Pulsa forte il cuore dell’Amazzonia e dei suoi popoli nel piatto della chef colombiana “Macambo, hormiga cabezona, mucilago de cacao” abbinato con Vermouth Orange Naturale con cioccolato di Modica Sabadì “100 e Lode”.
Il macambo è una varietà di cacao originaria dell’Amazzonia. Con il seme tostato, la chef ha preparato un formaggio vegetale, mentre la mucillagine è diventata una sorta di sciroppo.

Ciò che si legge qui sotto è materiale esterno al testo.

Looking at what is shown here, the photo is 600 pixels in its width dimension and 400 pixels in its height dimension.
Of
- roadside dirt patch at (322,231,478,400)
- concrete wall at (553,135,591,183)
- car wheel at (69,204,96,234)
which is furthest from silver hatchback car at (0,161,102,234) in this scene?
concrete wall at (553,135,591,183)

A far rivivere le tradizioni culinarie delle comunità indigene c’è la formica “dalla testa grossa” dell’Amazzonia, il cui sapore è simile al cacao poiché vive vicino agli alberi di Macambo e Copoazú e si nutre dei loro frutti. In questa preparazione viene servita dopo essere stato arrostita.
C’è quasi una ricerca socio-antropologica nei piatti di Leo Espinosa. Non solo una grande tecnica contemporanea in grado di trasformare, senza stravolgerli, gli ingredienti locali, ma un racconto filologico che ha l’obiettivo di condividere una sorta di manifesto politico del cibo come espressione e tutela della biodiversità della Colombia. A raccontare ancora di questa biodiversità è il piatto “Cherna, chontaduro, balù” abbinato con un Lucido di Marco DeBartoli
Il balù o chachafruto, detto anche fagiolo d’albero, è stato utilizzato come salsa che ha accompagnato la cernia. Si tratta di un frutto ad alto contenuto proteico che pare sia stato l’unico nutrimento degli indigeni della valle di Sibundoy (Putumayo), durante la carestia nel 1915.
Non di solo mare vivono la Colombia e la Sicilia. C’è anche il profumo della terra che entrambe le chef hanno portato a tavola con “Trippa e pomodoro, pane croccante e lumaca di terra” e “Cerdo negro, frijol diablito””. Nel primo, la chef Varese ha fatto riemergere il profumo del sugo siciliano e della trippa locale mentre Leo Espinosa ha utilizzato il maiale Sabanero con fagioli della specie chiamata “diablito”, legume dal colore rosso porpora coltivato in Colombia nella zona di Montes de María.
Gran finale con due dessert :”Sorbetto di limone di Villadorata, manna e timo” “Gelatina de pata, coquindo, sal de manaure” accompagnati da Sole d’agosto di Marco De Bartoli
“La cucina del futuro è quella in grado di salvare la terra-conclude Espinosa. Il cibo è altro per me che legame con la cucina. È uno strumento potente con il quale diffondere messaggi importanti”- le fa eco Viviana Varese.